◆ **What is being asked**:
Copy out the blog post on The Dark Knight Rises below word for word, from the date at the top to the last sentence.

Wednesday, July 25, 2012

Notes on The Dark Knight Rises

First off, an admission: The teaser for Man of Steel keeps giving me goosebumps.  Apparently the music is taken from The Fellowship of the Ring (of all places!).  What I'm hoping is that the writing has some of the humanity suggested by the trailer, and that the editing has none of its clumsy redundancy. They try to surprise us with the fact that it's a Superman movie three times (!) in under two minutes.  Dividing the trailer into understated rainy-grey narrative, flight through the clouds, and fade in to the big "S" logo totally kills the effect.

◆ **Raw records**:
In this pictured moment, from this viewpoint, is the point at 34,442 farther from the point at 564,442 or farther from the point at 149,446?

--

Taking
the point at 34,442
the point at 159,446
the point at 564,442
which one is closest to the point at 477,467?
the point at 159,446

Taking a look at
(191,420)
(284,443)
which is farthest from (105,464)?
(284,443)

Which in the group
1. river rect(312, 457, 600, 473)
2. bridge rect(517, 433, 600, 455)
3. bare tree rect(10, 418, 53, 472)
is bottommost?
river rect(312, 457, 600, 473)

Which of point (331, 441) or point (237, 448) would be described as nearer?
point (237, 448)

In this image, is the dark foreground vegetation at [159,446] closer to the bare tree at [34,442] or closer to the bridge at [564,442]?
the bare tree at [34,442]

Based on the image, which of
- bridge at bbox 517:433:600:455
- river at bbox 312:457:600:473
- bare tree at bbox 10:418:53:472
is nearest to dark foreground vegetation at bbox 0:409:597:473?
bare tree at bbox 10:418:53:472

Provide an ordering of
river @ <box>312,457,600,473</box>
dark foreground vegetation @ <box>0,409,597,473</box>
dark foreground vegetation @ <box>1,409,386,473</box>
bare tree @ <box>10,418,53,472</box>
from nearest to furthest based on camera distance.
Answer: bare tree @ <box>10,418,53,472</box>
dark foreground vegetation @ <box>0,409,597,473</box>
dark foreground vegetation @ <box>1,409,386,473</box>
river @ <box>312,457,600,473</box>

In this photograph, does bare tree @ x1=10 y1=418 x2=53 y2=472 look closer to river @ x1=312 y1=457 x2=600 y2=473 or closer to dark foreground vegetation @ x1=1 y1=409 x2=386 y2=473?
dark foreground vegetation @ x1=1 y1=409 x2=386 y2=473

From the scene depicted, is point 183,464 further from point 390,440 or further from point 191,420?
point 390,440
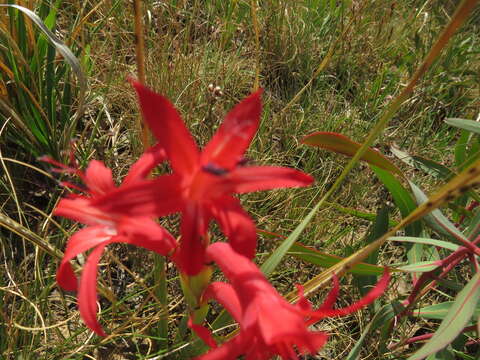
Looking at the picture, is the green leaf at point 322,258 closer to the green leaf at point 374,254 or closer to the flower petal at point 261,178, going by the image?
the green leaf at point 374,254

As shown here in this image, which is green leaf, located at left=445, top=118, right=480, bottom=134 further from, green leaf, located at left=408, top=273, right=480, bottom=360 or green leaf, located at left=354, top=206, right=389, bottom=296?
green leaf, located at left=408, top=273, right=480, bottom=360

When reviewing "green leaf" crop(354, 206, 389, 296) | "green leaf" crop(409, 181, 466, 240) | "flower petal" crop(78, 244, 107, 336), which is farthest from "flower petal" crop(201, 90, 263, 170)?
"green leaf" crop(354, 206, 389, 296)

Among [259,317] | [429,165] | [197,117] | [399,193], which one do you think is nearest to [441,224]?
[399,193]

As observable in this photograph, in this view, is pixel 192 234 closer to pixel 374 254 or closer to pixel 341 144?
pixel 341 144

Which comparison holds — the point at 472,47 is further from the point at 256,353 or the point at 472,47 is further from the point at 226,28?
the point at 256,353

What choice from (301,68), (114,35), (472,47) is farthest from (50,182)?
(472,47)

◆ **Solution to this task**:
Wednesday, July 25, 2012

Notes on The Dark Knight Rises

First off, an admission: The teaser for Man of Steel keeps giving me goosebumps.  Apparently the music is taken from The Fellowship of the Ring (of all places!).  What I'm hoping is that the writing has some of the humanity suggested by the trailer, and that the editing has none of its clumsy redundancy. They try to surprise us with the fact that it's a Superman movie three times (!) in under two minutes.  Dividing the trailer into understated rainy-grey narrative, flight through the clouds, and fade in to the big "S" logo totally kills the effect.